Scroggs had taken Amber’s cloak and fan and muff and was helping her out of her gown. “Neither did anyone else, I see,” murmured Amber, glancing toward them with a significant lift of one eyebrow. She bent over to step out of her petticoats.

“Foh! Ye should’ve seen the look on the face of Mrs. Snotty-nose when she heard the news!” She laughed heartily, showing 250 the holes in her mouth where teeth had been, and slapped her great thigh. “Damn me! I thought she’d bust a gut!”
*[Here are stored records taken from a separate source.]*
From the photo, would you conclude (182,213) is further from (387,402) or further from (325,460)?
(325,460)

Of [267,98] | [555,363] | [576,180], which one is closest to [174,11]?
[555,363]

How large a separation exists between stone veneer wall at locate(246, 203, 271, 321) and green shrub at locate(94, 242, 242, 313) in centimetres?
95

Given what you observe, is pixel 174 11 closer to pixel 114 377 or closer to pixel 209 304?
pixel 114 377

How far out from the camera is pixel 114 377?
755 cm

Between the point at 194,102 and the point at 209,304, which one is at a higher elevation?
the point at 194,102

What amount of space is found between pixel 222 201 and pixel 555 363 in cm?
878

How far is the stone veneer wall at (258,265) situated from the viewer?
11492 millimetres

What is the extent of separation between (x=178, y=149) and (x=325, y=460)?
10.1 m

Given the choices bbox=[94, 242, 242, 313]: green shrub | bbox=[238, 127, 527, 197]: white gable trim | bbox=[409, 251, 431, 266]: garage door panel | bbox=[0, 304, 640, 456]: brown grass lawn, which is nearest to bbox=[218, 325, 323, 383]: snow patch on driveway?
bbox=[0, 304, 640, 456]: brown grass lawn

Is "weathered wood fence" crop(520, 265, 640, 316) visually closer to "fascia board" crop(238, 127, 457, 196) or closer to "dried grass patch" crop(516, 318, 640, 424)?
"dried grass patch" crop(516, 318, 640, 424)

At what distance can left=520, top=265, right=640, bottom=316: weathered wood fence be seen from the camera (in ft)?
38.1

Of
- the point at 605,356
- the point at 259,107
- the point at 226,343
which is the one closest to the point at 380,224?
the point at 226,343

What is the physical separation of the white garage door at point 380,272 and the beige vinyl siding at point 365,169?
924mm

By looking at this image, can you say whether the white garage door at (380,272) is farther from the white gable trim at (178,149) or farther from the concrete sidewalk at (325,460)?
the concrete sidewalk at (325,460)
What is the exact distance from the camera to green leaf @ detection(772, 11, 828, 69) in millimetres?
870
Amber smiled, taking the combs out of her side curls and giving her hair a shake. And then, as she looked at her, Beck’s head turned and their eyes met directly. For a long moment they stared, Amber exultant, taunting, Beck seething with rage, and then all at once Beck turned away, raising her right hand to show Amber the stiff middle finger. Amber laughed out loud at that and picked up the black wig she was to wear for her part as Cleopatra in Shakespeare’s tragedy, sliding it down over her own coarse bright silken hair.

She knew well enough herself that she was ill-suited to play the Egyptian queen—the part might much better have gone to Anne Marshall—but the idea had been Tom Killigrew’s and in her black wig with her eyes elongated by black pencil, a sleeveless sequin-spotted vest which just covered her breasts and a thin scarlet silk skirt slit to the knees in front, she had attracted an overflowing house for the past week and a half. Most productions were limited to three or four days, because so small a part of the London population attended plays, but some of the young men had been back four or five times to see this Cleopatra. They were used to a woman’s breasts being displayed in public, but not her hips and buttocks and legs. Every time she walked onto the stage there were whistles and murmurs and the most unabashed comments, but the boxes had been noticeably empty and the ladies were said to have protested they could not tolerate so lewd and immodest a display.